EXTRAIT CHOISI -

Quatrième partie de notre Petit traité de survie au confinement
Maintenant que vous avez identifié vos besoins et compris vos émotions, autant travailler l’élégance relationnelle pour parvenir à en parler avec votre entourage confiné sans le passer à la moulinette de votre exaspération, les aplatir sous votre angoisse ou les étouffer de votre lassitude et en retour, pouvoir accueillir les leurs avec bienveillance et humanité. Voyons voir comment se parler aimablement en confinement!
Avan-propos : ce billet s’adresse à ceux et celles qui ont des relations avec des hauts et des bas du domaine de la normalité. Pour ceux qui subissent des violences familiales ou conjugales, il y a le 3919 ou La plateforme Arretons les violences
Baissons les armes !
En vertu de la loi de Murphy, en période d’emmerdements maximum, tout ce qui peut aller mal ira mal. Y compris nos relations! Pourtant le confinement n’est pas exactement le moment pour les accrochages intempestifs, les joutes verbales, les conflits de valeurs, les explications houleuses, les redressements de torts ou les bons conseils sur ce qu’on doit penser et ressentir. Il est déjà assez agaçant, angoissant ou fatigant d’être coincés chez soi, éloignés d’une part des gens qu’on aime et des choses qu’on aime faire, sans avoir en plus à se farcir des tensions au sein d’un foyer qu’on rêve fait de calme et volupté.

CONSIGNE 1 -
Répondez à ces questions sur l'extrait consacré au confinement :
(a) Quelle partie du Petit traité de survie au confinement ce billet constitue-t-il ?
(b) Quel numéro l'avant-propos indique-t-il pour les personnes qui subissent des violences familiales ou conjugales ?
(c) En vertu de quelle loi tout ce qui peut aller mal ira-t-il mal en période d'emmerdements maximum ?

Extraits de données de questions spatiales
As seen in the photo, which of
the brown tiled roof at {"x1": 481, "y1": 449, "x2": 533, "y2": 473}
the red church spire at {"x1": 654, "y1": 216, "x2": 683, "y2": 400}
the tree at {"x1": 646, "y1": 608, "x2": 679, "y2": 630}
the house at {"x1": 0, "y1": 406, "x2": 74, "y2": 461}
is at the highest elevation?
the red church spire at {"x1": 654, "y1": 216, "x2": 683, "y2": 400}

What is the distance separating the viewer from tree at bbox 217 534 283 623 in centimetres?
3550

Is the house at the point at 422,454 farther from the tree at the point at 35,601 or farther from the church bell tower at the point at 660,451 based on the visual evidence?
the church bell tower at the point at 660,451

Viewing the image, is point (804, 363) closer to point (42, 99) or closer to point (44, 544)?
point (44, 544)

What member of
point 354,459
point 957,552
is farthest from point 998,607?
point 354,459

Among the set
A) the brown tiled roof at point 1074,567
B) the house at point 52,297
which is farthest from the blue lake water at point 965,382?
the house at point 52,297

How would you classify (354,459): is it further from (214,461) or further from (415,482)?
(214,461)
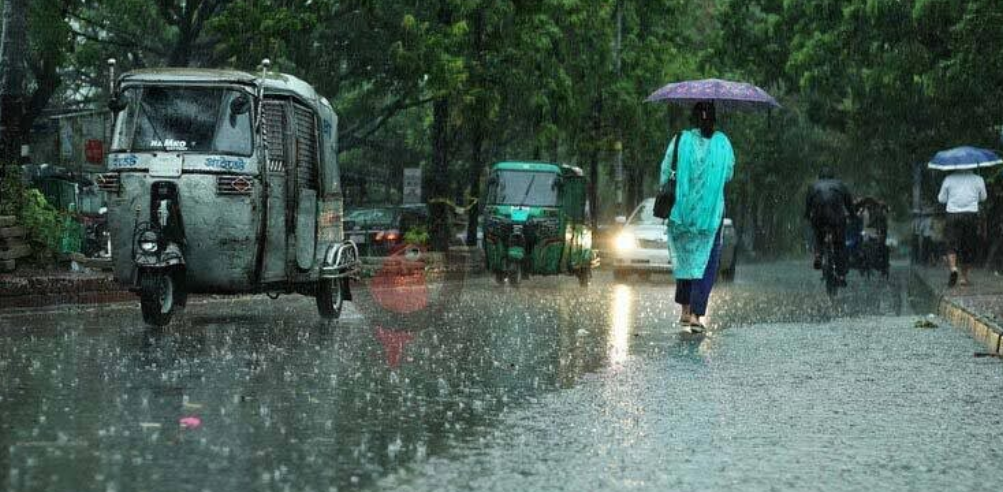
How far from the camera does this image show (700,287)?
46.2 ft

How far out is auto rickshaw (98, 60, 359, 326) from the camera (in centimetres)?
1354

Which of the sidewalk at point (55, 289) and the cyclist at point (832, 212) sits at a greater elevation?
the cyclist at point (832, 212)

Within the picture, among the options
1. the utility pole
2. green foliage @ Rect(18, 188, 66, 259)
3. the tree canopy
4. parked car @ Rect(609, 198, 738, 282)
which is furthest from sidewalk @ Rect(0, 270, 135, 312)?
the utility pole

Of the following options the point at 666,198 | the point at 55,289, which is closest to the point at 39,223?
the point at 55,289

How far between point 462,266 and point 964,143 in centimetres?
1360

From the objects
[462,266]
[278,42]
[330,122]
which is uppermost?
[278,42]

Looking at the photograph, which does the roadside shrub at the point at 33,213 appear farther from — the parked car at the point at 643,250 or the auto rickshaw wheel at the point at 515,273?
the parked car at the point at 643,250

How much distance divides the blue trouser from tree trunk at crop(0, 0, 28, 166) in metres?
8.34

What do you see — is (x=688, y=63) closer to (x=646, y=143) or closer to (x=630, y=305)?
(x=646, y=143)

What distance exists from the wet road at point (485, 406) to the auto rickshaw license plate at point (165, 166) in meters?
1.38

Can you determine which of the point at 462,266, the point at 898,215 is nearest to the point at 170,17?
the point at 462,266

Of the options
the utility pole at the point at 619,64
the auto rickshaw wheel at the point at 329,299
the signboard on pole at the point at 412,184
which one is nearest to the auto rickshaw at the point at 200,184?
the auto rickshaw wheel at the point at 329,299

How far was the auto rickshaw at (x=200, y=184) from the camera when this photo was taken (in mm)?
13539

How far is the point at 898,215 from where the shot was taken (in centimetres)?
9156
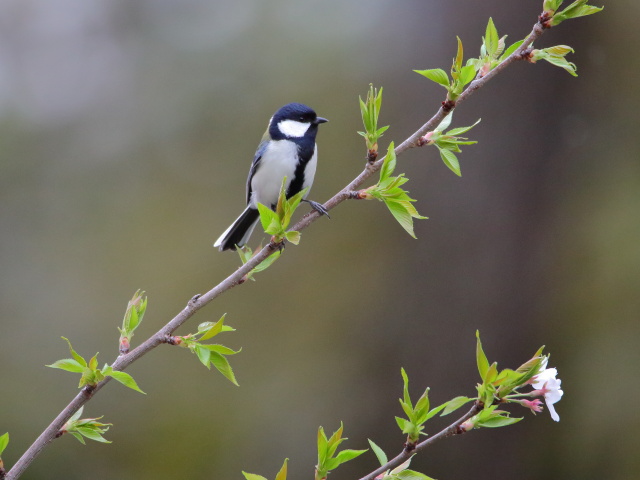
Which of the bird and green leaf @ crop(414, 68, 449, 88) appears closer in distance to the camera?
green leaf @ crop(414, 68, 449, 88)

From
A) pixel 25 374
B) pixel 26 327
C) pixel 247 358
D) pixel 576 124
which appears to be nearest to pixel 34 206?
pixel 26 327

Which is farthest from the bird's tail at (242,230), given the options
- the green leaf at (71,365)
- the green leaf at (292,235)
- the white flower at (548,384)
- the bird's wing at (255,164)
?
the white flower at (548,384)

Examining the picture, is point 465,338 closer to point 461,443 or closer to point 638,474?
point 461,443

CONSIGNE 2 - Recopiez les lignes du listing à partir de celle qui contient « Of the options » et jusqu'à la fin du listing, ces deux limites comprises. Ne reprenez pas les images dans votre réponse.

RÉPONSE 1 -
(a) La quatrième partie.
(b) Le 3919.
(c) La loi de Murphy.

RÉPONSE 2 -
Of the options
the utility pole at the point at 619,64
the auto rickshaw wheel at the point at 329,299
the signboard on pole at the point at 412,184
which one is nearest to the auto rickshaw at the point at 200,184?
the auto rickshaw wheel at the point at 329,299

How far was the auto rickshaw at (x=200, y=184) from the camera when this photo was taken (in mm)?
13539

How far is the point at 898,215 from where the shot was taken (in centimetres)?
9156
Which of the bird and green leaf @ crop(414, 68, 449, 88) appears closer in distance to the camera?
green leaf @ crop(414, 68, 449, 88)

From
A) pixel 25 374
B) pixel 26 327
C) pixel 247 358
D) pixel 576 124
which appears to be nearest to pixel 34 206?
pixel 26 327

Which is farthest from the bird's tail at (242,230), given the options
- the green leaf at (71,365)
- the green leaf at (292,235)
- the white flower at (548,384)
- the bird's wing at (255,164)
?
the white flower at (548,384)

Examining the picture, is point 465,338 closer to point 461,443 or closer to point 638,474?
point 461,443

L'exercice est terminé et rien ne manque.